• _Отрывок текста_
-------
Новости – Общество
Общество
«Бабушка четыре года шла домой»
Ребенок войны рассказал РП, как выживал без семьи в оккупированной деревне
15 мая, 2016 18:00
8 мин
Павел Моисеевич Колесникович 50 лет работал акушером в селе Кокчетавском под Омском. Профессию медика он выбрал еще в детстве, когда жил на оккупированной территории и увидел, как хрупка человеческая жизнь. О том, какой он увидел войну, Павел Моисеевич рассказал «Русской Планете».
«Убитых не считали»
Наша деревня — Парохонск в Брестской области — была небольшой. Одна улица, правда, длинная, километров пять. 600 домов, поставленных крыша к крыше — землю берегли.
Оккупировали нас в июне 1941 года, 23-го. Мне пять лет было. Помню пыль, грохот и растерянность взрослых — по дороге шли чужие танки, машины, мотоциклы. День и ночь. Тянули за собой кухню, везли обозы. «На Минск», — шептала бабушка. Мы с сестрой Нюрой, что на два года меня старше, с ней жили и отцом, наша мама давно умерла, и я не помню ее.
Когда немцы на горизонте показались, мужики, кто грамотный да при власти, сразу в лес ушли — в партизаны. А отец наш остался — стал связным. Места болотистые, для тех, кто их не знает — верная гибель. Отец и водил партизан по их нуждам, кому куда надо.
А немцы все наступали. Часть солдат оставалась в деревне. Выбирали дома получше, выгоняли из них хозяев, сами на постой располагались. Люди, в чем были, убегали к родственникам, имущество им никакое брать не разрешали. У кого родных не было, перебирались в сараи. Но нашу избенку не тронули — неприглядная была.
За деревней разбили лагерь для военнопленных: пять рядов колючей проволоки, караул с собаками. Солдат наших там было много. По утрам их выгоняли рыть окопы. В деревянных колодках, босые, оборванные, еле шли по дороге. Одно неосторожное движение — сразу фашисты стреляли или собак натравливали. Наши, деревенские, выходили на улицу, когда их гнали. Вдоль дороги встанут, кто сухарик в строй кинет, кто картошечку. И я бегал потихоньку, хоть отец не велел. Помню, меня удивили лица пленных: старые, морщинистые, изможденные. У бабушки потом спросил: почему в плену одни старики, где солдаты-то? Она только заплакала.
-------
• _Собранные данные_
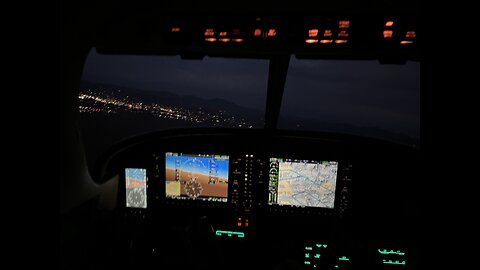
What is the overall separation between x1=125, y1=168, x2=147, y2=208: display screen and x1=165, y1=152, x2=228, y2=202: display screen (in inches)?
6.6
-------
• _Условия заданий_
1 > Сколько домов было в деревне Парохонск, по словам отрывка?
2 > Перепишите слово в слово часть отрывка начиная со слов «Наша деревня —» и заканчивая словами «не помню ее.».
Данные здесь никакой роли не играют.

• _Ответы_
1 > 600 домов.

2 >
Наша деревня — Парохонск в Брестской области — была небольшой. Одна улица, правда, длинная, километров пять. 600 домов, поставленных крыша к крыше — землю берегли.
Оккупировали нас в июне 1941 года, 23-го. Мне пять лет было. Помню пыль, грохот и растерянность взрослых — по дороге шли чужие танки, машины, мотоциклы. День и ночь. Тянули за собой кухню, везли обозы. «На Минск», — шептала бабушка. Мы с сестрой Нюрой, что на два года меня старше, с ней жили и отцом, наша мама давно умерла, и я не помню ее.